CARMEN chip cuts AI inference cycles by 33% with adaptive precision
New CORDIC-based engine slashes power by 21% while hitting 4.83 TOPS/mm2.
A research team led by Sonu Kumar, Mukul Lokhande, Santosh Kumar Vishvakarma, and Adam Teman has unveiled CARMEN, a novel inference engine that leverages CORDIC (Coordinate Rotation Digital Computer) arithmetic to deliver runtime-adaptive multi-precision computation for deep learning. The key innovation lies in controlling precision by adjusting the CORDIC iteration depth, allowing the chip to seamlessly switch between high-accuracy and approximate modes without any hardware reconfiguration. The architecture integrates a low-resource iterative CORDIC-based MAC unit with a time-multiplexed multi-activation function block, supporting flexible 8/16-bit precision and achieving high hardware utilization.
Implemented in 28nm CMOS, a 256-processing-element configuration of CARMEN delivers exceptional efficiency: up to 33% reduction in computation cycles and 21% power savings per MAC stage compared to conventional designs. The engine achieves a compute density of 4.83 TOPS/mm² and an energy efficiency of 11.67 TOPS/W. When deployed on a PynqZ2 FPGA, the system validated 154.6 ms latency at just 0.43 W for real-time object detection tasks. These results position CARMEN as a promising candidate for edge AI applications that demand both performance and energy frugality, especially in robotics and embedded vision systems.
- Dynamic precision control via adjustable CORDIC iteration depth enables seamless switching between approximate and accurate computation modes.

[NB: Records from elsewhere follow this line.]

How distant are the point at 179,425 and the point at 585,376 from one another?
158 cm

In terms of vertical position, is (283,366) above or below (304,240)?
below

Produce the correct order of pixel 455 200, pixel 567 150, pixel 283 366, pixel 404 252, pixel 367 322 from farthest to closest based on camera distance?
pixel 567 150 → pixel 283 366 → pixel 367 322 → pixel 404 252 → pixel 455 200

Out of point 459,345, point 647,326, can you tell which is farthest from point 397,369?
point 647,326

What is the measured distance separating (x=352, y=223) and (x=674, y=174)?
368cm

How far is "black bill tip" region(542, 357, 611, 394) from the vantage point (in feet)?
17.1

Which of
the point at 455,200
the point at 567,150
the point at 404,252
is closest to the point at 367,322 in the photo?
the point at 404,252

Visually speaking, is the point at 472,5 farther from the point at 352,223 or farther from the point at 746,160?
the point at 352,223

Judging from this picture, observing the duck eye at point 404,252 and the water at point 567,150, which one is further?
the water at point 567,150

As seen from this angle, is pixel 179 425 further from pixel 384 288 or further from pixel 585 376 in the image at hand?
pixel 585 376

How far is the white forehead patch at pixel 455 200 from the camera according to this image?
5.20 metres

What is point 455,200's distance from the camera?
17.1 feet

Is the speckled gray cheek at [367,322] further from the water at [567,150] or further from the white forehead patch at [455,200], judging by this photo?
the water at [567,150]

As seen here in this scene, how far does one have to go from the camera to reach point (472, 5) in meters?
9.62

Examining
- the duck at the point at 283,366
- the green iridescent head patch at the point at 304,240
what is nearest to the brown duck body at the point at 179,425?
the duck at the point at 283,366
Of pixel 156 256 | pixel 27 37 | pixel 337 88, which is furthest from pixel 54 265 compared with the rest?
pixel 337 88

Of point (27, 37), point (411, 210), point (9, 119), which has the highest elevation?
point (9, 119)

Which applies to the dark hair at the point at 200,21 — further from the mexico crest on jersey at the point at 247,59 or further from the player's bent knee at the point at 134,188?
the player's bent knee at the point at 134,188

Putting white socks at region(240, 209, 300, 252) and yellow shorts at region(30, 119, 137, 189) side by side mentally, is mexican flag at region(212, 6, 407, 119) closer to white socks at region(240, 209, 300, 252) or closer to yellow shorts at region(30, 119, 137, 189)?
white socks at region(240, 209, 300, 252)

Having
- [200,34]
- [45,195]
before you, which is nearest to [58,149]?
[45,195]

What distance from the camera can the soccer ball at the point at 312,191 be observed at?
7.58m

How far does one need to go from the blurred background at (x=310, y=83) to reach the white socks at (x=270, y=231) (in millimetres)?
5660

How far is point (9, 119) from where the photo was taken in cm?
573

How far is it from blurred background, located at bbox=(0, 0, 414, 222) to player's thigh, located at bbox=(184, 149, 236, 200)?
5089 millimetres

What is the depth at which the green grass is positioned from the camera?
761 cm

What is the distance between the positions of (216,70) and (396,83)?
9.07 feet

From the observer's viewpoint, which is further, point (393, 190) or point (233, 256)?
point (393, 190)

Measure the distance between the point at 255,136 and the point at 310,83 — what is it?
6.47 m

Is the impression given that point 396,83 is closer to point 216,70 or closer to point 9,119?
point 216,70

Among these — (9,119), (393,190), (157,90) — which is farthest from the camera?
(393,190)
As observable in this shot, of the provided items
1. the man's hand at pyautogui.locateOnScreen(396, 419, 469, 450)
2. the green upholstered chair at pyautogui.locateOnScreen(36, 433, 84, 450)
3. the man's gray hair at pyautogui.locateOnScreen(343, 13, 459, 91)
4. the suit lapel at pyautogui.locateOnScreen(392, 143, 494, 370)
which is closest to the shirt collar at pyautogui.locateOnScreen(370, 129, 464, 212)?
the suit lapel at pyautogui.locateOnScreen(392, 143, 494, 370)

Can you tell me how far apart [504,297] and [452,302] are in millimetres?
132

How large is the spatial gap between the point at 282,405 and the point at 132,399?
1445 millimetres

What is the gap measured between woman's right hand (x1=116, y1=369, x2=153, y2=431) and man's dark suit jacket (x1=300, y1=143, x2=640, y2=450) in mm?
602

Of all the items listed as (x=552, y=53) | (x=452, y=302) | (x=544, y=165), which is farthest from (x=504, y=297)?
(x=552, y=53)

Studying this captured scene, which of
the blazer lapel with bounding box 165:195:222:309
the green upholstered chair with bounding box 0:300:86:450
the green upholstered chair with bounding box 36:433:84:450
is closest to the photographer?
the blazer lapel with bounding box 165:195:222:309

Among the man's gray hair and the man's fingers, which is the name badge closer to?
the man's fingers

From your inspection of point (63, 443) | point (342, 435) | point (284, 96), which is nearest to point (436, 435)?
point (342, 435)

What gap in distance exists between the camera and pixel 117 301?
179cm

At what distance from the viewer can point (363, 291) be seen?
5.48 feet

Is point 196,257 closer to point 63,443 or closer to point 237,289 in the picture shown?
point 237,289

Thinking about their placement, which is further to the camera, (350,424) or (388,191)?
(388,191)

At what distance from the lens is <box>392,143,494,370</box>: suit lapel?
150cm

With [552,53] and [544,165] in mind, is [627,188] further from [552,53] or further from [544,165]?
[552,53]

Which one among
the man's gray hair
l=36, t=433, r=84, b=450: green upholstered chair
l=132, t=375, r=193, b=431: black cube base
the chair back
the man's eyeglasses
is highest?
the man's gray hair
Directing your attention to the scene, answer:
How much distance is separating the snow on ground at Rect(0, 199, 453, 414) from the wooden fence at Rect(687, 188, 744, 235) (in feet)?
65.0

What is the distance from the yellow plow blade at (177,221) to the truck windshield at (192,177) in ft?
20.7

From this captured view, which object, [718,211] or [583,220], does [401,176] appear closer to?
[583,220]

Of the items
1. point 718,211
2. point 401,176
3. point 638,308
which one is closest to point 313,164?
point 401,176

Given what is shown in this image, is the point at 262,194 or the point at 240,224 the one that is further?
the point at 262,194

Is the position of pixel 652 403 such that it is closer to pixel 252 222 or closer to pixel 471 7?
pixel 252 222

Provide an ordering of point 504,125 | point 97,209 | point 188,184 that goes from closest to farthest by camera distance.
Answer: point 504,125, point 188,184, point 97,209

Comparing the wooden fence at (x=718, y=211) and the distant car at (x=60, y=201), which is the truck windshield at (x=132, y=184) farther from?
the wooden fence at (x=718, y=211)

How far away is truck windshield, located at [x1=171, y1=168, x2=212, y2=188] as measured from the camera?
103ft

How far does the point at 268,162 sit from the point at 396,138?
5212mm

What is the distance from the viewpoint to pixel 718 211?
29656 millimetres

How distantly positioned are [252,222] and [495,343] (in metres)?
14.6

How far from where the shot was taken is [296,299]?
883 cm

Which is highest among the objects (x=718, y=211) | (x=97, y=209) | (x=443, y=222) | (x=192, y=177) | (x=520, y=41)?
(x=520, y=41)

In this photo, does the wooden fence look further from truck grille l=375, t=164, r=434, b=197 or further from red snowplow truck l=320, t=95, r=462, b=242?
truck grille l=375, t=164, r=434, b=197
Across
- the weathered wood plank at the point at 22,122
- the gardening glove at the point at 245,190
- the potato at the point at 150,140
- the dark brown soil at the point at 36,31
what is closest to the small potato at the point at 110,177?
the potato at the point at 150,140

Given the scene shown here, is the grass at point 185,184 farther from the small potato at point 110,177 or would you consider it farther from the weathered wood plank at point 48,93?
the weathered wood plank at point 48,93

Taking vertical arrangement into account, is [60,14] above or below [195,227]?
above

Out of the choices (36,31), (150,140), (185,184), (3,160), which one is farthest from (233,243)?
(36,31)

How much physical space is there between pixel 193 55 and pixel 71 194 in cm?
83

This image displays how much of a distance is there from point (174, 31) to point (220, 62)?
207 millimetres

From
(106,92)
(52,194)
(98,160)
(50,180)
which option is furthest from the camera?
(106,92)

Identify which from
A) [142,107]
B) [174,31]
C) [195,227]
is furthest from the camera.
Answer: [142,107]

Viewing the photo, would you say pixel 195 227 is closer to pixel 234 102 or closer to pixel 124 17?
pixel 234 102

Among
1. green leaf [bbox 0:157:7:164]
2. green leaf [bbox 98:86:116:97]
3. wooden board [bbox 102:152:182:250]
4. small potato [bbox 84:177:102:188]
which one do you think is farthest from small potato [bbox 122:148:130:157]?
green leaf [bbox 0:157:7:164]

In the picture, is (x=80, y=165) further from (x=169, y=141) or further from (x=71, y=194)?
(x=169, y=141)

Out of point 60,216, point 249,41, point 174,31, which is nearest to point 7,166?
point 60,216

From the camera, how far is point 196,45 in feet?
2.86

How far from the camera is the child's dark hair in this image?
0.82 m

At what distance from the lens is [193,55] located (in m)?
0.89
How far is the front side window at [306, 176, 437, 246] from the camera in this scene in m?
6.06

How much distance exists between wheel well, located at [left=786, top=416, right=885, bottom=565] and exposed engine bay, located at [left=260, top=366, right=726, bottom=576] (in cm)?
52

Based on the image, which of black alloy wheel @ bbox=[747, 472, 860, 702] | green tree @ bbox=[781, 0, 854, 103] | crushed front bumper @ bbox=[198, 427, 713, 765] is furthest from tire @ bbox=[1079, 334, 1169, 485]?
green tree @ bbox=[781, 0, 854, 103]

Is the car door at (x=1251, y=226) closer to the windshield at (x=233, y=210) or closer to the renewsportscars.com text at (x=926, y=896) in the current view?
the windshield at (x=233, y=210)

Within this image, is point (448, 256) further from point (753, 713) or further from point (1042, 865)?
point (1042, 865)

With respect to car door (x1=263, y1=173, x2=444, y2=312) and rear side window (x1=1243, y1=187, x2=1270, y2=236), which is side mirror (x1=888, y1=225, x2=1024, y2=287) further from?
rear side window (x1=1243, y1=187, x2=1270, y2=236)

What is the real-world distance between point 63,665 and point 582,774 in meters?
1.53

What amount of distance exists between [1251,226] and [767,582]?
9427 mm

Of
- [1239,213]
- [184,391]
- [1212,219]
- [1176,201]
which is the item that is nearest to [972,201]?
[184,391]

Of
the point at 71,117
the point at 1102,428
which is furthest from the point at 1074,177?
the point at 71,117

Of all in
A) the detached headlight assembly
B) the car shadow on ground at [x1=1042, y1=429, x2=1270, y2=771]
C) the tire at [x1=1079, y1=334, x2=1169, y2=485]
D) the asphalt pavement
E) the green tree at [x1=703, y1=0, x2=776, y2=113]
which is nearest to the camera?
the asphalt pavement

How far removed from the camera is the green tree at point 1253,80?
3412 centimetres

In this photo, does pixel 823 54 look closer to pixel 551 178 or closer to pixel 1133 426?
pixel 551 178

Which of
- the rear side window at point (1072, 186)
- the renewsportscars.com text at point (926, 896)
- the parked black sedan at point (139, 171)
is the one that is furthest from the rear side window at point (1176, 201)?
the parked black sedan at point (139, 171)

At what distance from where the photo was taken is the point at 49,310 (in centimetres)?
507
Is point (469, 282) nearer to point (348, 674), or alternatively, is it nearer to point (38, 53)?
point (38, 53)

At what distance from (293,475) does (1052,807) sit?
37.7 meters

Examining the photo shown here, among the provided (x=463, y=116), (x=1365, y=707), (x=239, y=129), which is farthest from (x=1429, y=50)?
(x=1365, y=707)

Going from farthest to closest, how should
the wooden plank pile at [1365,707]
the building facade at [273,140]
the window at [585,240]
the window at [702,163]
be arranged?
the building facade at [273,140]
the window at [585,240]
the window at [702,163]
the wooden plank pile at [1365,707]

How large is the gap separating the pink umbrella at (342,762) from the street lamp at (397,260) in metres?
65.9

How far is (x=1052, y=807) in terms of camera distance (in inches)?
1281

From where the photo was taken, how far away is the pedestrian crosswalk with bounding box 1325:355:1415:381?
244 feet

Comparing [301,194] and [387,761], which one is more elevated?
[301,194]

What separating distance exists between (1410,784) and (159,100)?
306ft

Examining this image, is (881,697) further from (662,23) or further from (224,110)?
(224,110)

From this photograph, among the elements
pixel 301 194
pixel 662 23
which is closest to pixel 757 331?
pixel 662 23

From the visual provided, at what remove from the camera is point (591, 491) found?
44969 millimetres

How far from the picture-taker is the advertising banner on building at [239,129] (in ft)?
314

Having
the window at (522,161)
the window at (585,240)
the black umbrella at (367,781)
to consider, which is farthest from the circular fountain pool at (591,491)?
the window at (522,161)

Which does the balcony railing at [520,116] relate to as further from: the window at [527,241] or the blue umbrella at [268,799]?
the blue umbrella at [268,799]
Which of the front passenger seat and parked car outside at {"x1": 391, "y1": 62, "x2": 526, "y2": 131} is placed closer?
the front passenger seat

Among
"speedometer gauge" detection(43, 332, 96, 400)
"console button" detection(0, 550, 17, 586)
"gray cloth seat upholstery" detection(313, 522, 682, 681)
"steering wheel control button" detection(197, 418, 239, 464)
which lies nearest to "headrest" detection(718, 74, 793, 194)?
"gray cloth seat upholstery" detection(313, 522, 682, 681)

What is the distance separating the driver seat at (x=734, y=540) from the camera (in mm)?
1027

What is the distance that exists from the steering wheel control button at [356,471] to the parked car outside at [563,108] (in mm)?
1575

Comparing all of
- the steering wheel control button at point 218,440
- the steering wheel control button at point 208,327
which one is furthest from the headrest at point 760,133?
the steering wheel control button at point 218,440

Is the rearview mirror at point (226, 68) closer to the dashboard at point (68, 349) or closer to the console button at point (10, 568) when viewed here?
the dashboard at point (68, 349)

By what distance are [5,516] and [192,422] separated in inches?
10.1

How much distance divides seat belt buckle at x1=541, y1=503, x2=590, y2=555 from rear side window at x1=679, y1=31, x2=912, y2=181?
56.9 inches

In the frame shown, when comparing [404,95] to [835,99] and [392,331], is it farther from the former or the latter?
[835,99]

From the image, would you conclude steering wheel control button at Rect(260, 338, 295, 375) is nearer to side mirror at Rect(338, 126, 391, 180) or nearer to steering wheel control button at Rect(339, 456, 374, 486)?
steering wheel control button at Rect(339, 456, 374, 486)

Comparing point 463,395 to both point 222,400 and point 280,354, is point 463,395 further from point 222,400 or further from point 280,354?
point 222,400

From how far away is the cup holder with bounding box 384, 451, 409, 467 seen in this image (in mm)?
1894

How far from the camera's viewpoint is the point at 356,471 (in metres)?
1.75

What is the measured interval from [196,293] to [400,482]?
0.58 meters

- 28nm CMOS test chip with 256 processing elements achieves 33% fewer cycles and 21% power savings per MAC operation.
- FPGA deployment on PynqZ2 confirms 154.6 ms latency at 0.43 W for real-time object detection, yielding 11.67 TOPS/W energy efficiency.
Why It Matters
Brings efficient, adaptive deep learning inference to energy-constrained edge devices like drones and robots.